In this approach for each iteration of testing/training we obtain random datapoints and split them into testing and training. This reduces the variance that is obtained with random process(only one iteration). We have taken ten runs of random test-train split.
Best parameters for RBF_LogitReg: {‘regwgt’: 0.01, ‘beta’: 0.5, ‘regularizer’: None}
Average error for RBF_LogitReg: 37.356 +- 11.7834897458
Best parameters for LogitReg: {‘regwgt’: 0.0, ‘regularizer’: ‘None’}
Average error for LogitReg: 37.356 +- 11.7834897458
Best parameters for Random: {}
Average error for Random: 49.838 +- 0.163558447535
Best parameters for Linear Regression: {‘regwgt’: 0.01}
Average error for Linear Regression: 28.536 +- 7.66290479507
As you can see the linear regression performs better than the logistic regression(with or without RBF).

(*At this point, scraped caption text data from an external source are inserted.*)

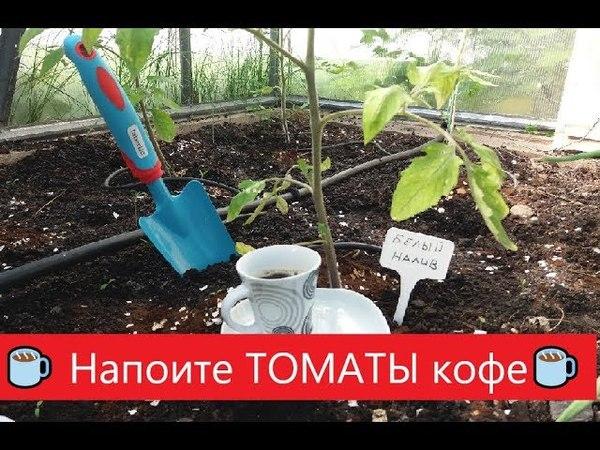 🍅Напоите томаты КОФЕ☕ Бесплатное удобрение для ТОМАТОВ помидор
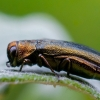 Siaurablizgis - Agrilus salicis | Fotografijos autorius : Oskaras Venckus | © Macrogamta.lt | Šis tinklapis priklauso bendruomenei kuri domisi makro fotografija ir fotografuoja gyvąjį makro pasaulį.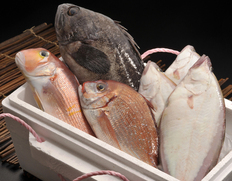 若狭湾『季節の鮮魚詰め合わせセット』(鱗・内臓処理済み)※冷蔵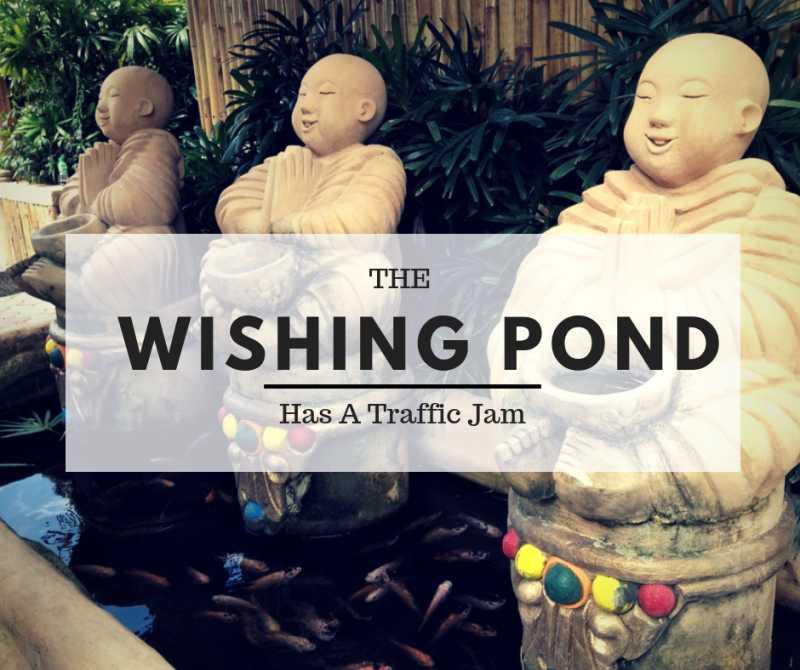 The Wishing Pond Has A Traffic Jam | Little Duniya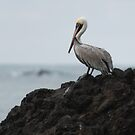 Brown Pelican by Mark Prior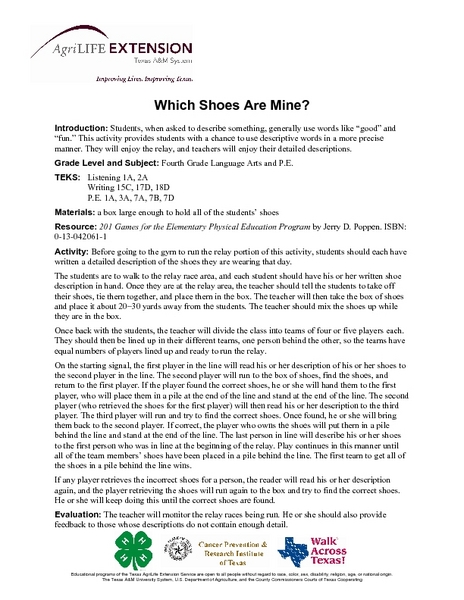 Which Shoes Are Mine? Lesson Plan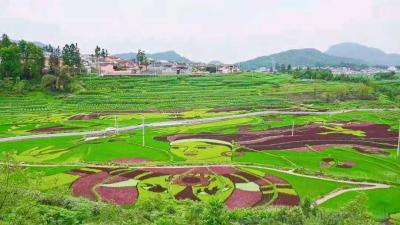 司莫拉网红稻田画是怎么绘成的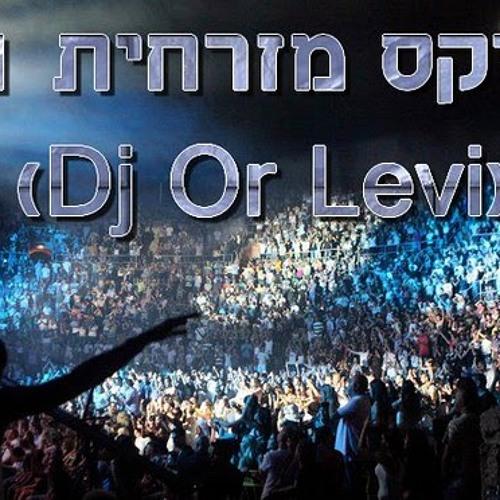 מגמיקס מזרחית 2011 (Dj Or Levi)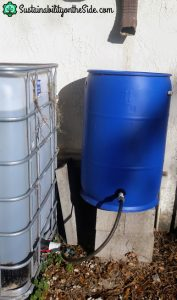 rain barrel connected to IBC tote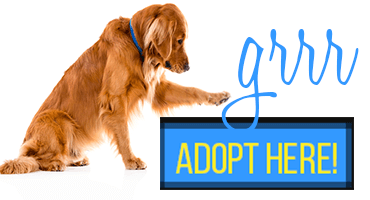 adopt a golden retriever here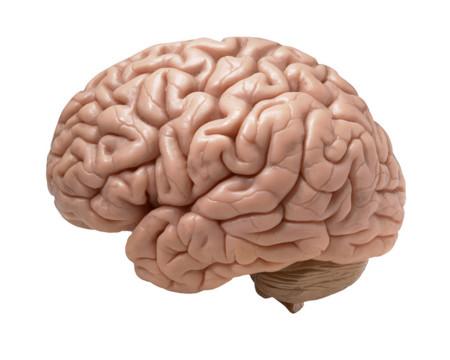 Aprende mejor con gimnasia cerebral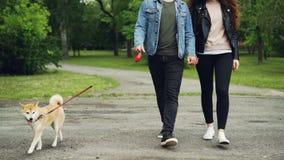 Baixo tiro do movimento lento dos jovens ativos que andam no parque com o cão obediente bonito que aprecia a caminhada e a liberd vídeos de arquivo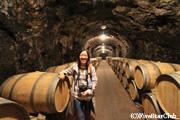 トカイワインのワイナリー
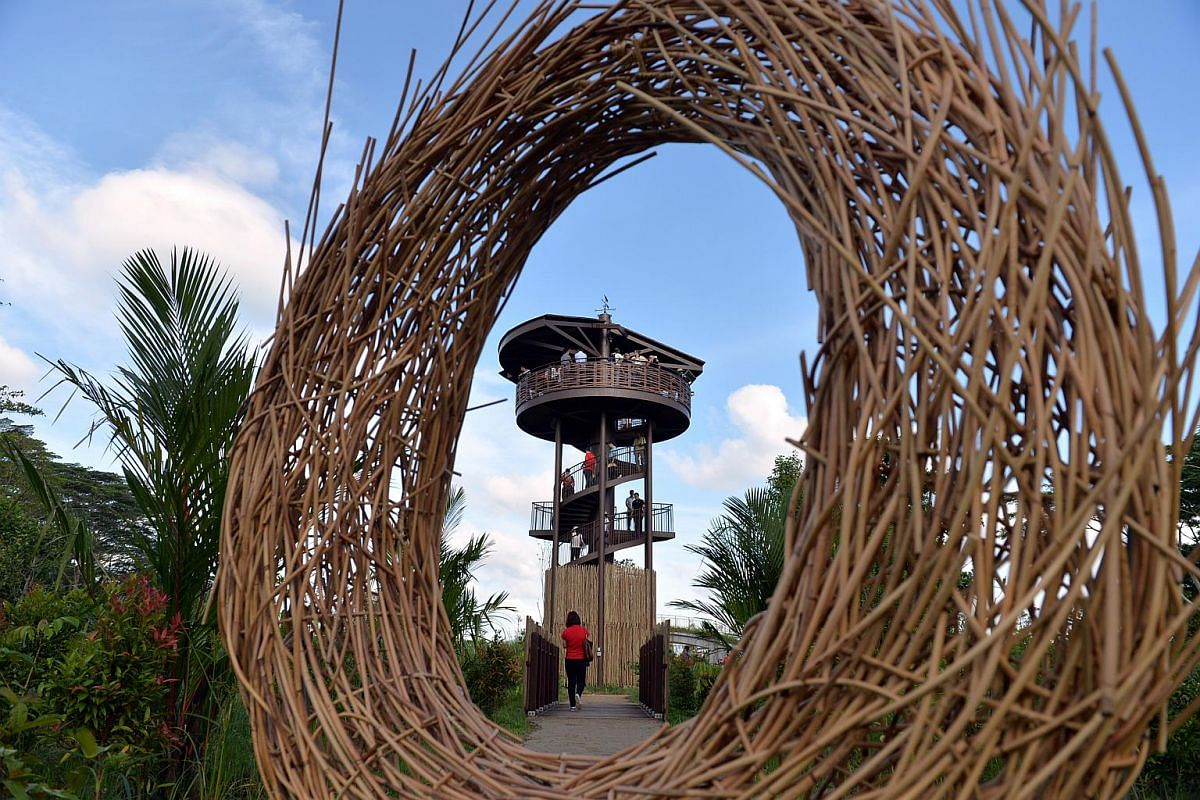 Visitors to the new 56.8ha Kranji Marshes can climb the 10m-high Raptor Tower for a bird's-eye view of the marshes.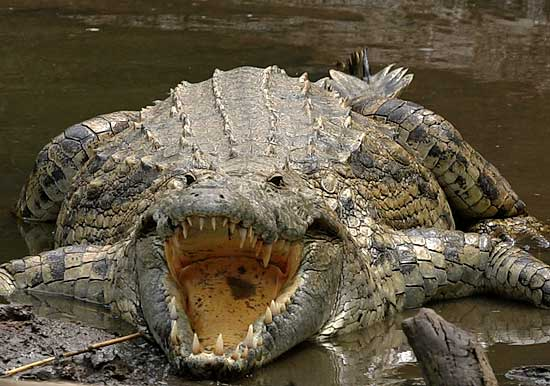 crocodile_ngr-4295_blog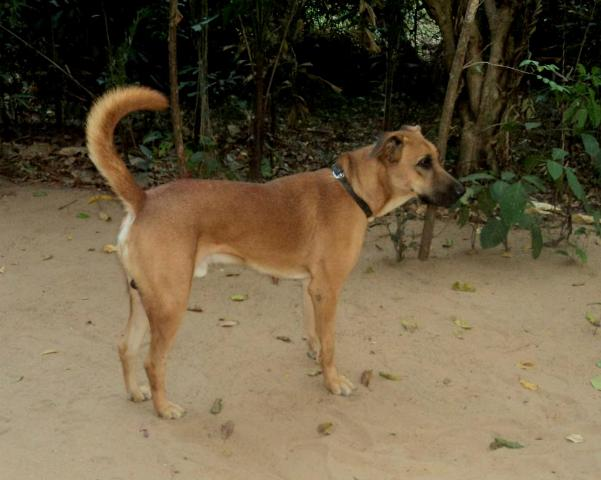 Kombai Dog Breed Information And Pictures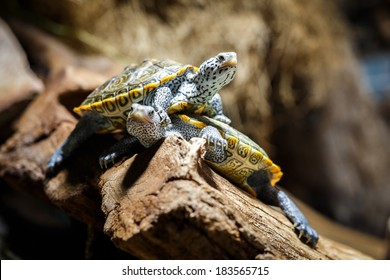 Two Water Turtles out of Water, Aquarium, Malaclemys terrapin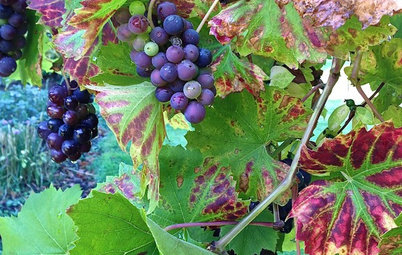 When Should You Prune Your Grape Vine?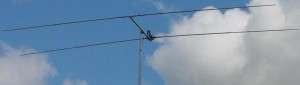 15 meter antenna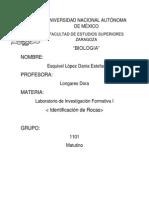 Rocas Informe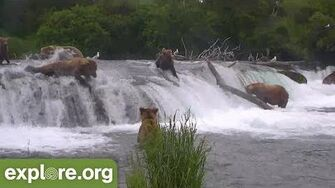 Bear 274 Overflow Goes Over Brooks Falls Face First! Explore Highlight video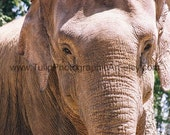 ACEO - Art Card - Tiny Print - Elephant - 2 3\/4 inch by 3 3\/4 inch Photographic Print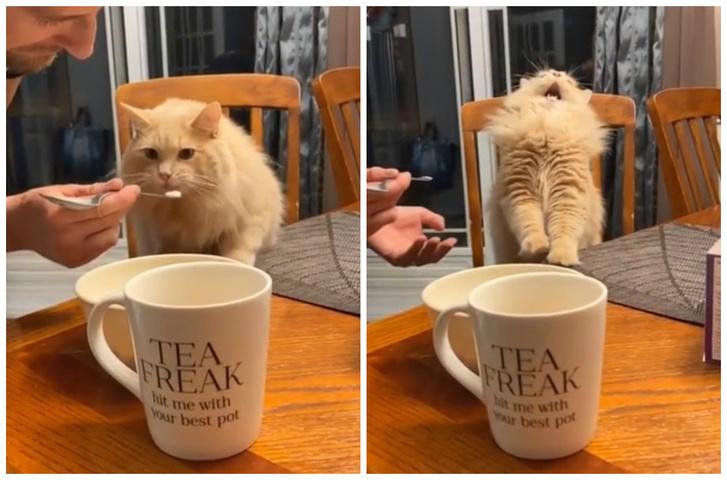 Фото №1 - Интернет покорила неожиданная реакция кота, который попробовал мороженое (видео)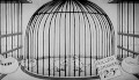 Silly Symphonies - The Bird Store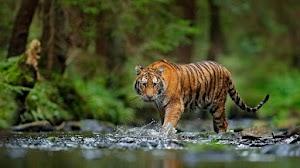 Kondisi Harimau Hari dan Tino Usai Dinyatakan Positif Covid-19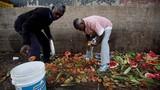 Xót xa dân Venezuela tìm thức ăn ở bãi rác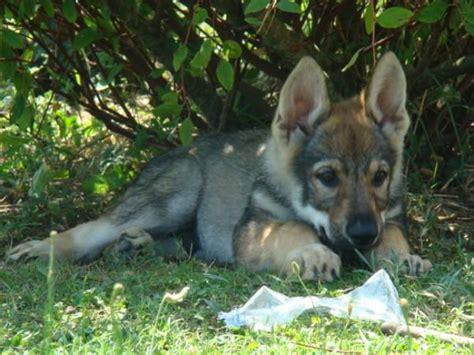 chiot chien loup tch 233 coslovaque lof uncompagnon fr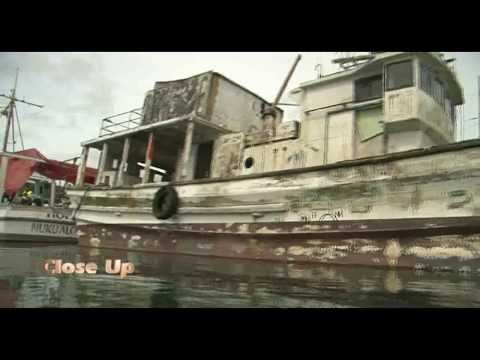 CLOSE UP - GREENPEACE ADVOCACY 01/12/2013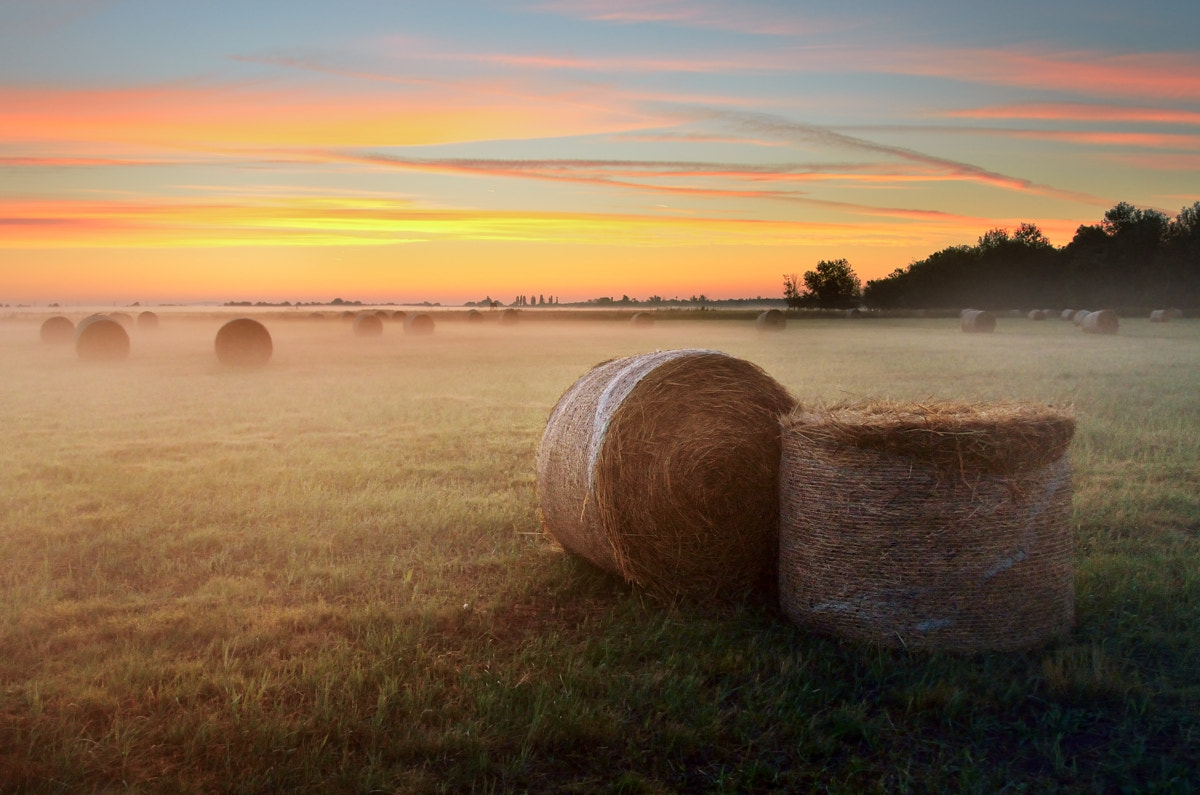 Photograph End of Summer by Peter Kováč on 500px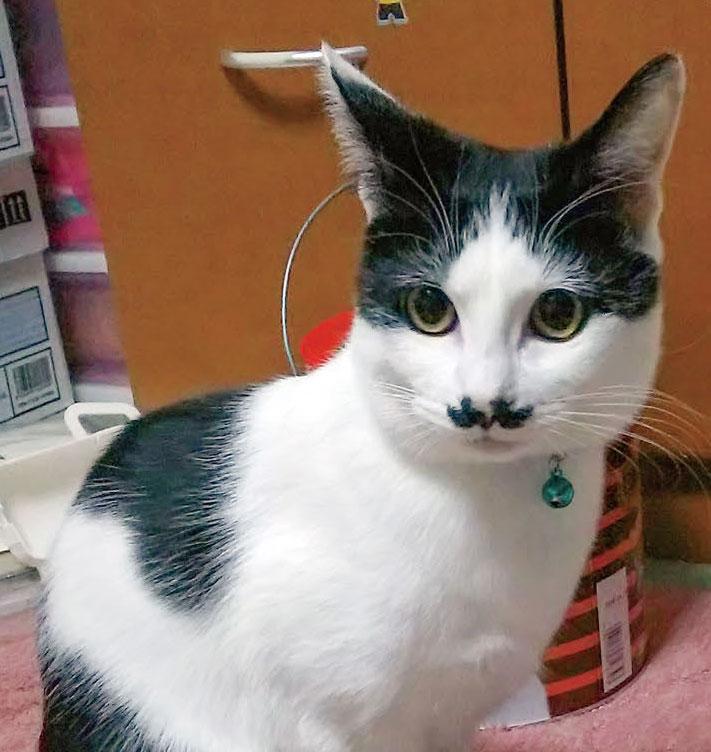 猫の「ふう」はHB-101入りの飲み水で、毛艶がとても良く、食欲も旺盛です。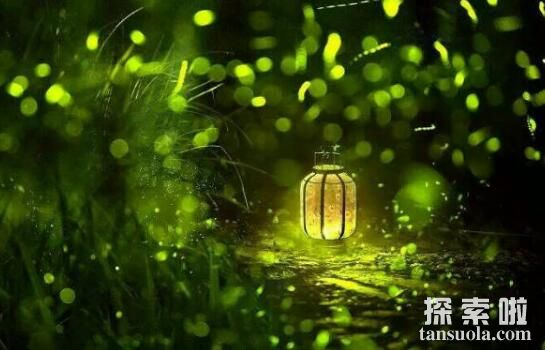为啥萤火虫抓到就死了,为什么不能用手碰萤火虫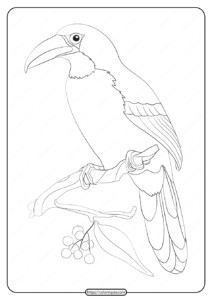 Free Printable Animals Bird Pdf Coloring Pages 19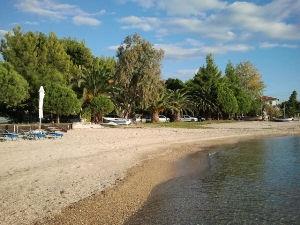 beach of Nikiti
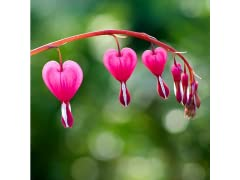 Touch of Eco Bleeding Hearts Pink Bulbs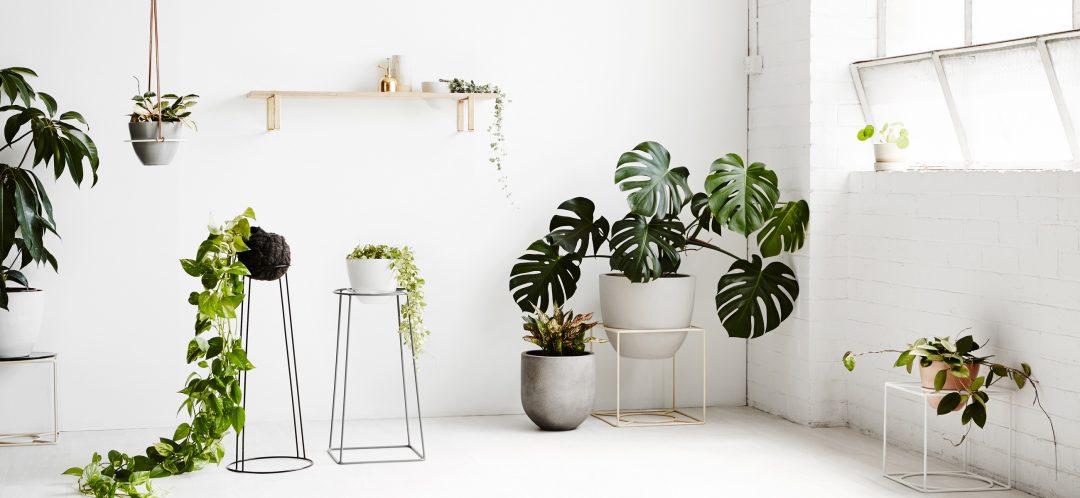 On a craqué sur les structure de Ivy Muse. Une jolie façon de mettre en avant les plantes que l'on affectionne tout particulièrement.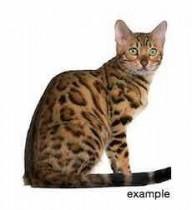cat lost in Laprairie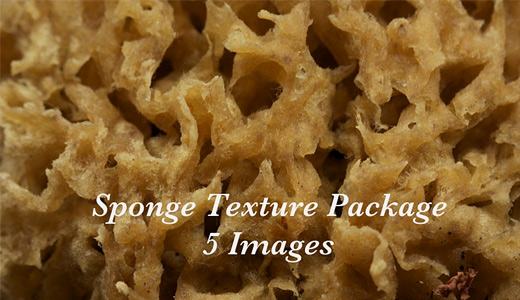Brown package sponge textures free download hi res high resolution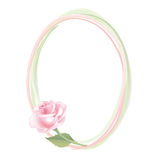 Flower Rose frame  on white background. Floral  decor. Flower decor. Flower rose background . Floral frame with pink roses Stock Photography
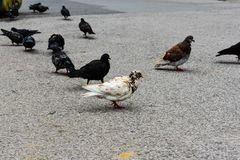Crowd of pigeon on the walking street.Pigeons on the street. stock photo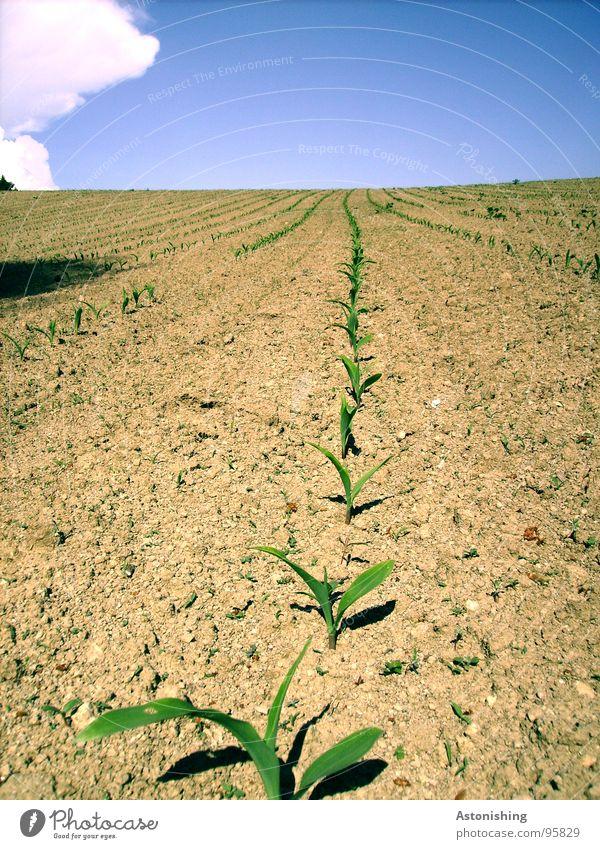 Wer wächst am schnellsten? Sommer Umwelt Natur Landschaft Pflanze Erde Himmel Wolken Horizont Wetter Schönes Wetter Dürre Grünpflanze Nutzpflanze Feld stehen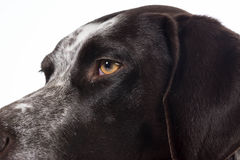 German shorthaired pointer details Royalty Free Stock Photography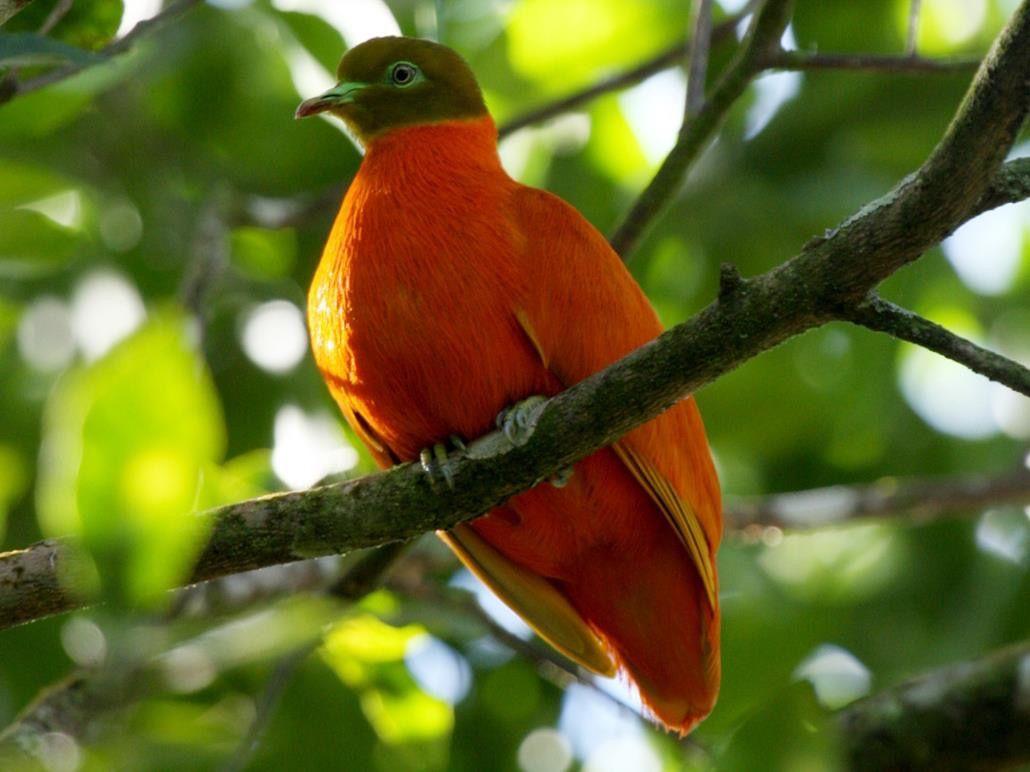 حمامة الفاكهة البرتقالية Ptilinopus victor Bdcfd672edd6c929d4acc8cac43b8051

But still the logistic regression or the RBF can be fine tuned to obtained better results than the linear regression.
For The RBF transformation we have taken random centers. The idea behind centers is each center represents one example representative example of population. Since we have taken random this could have failed. Also the performance of RBF can be improved with taking more number of centers.
1.) Take more centers
2.) Take centers using clustering instead of random Centers.
The problem with mulitple random test-train split is some of the data points are never included in the testing and some are never included in the training. So Cross validation method would be a better way to test/train the models. This way the avg error obtained is trustworthy.
Most of the features are interdependent. So its better to normalize the data. Havent implemented is this for this project.
Implemented naive bayes but again removed it. Because the features are clearly dependent on each other.
For example if a person is in the room, the temperature increases. Also increase in moisture increases the temperature too. And a person may contribute to the moisture. Naive bayes assumes independent features hence decided not to use naive bayes.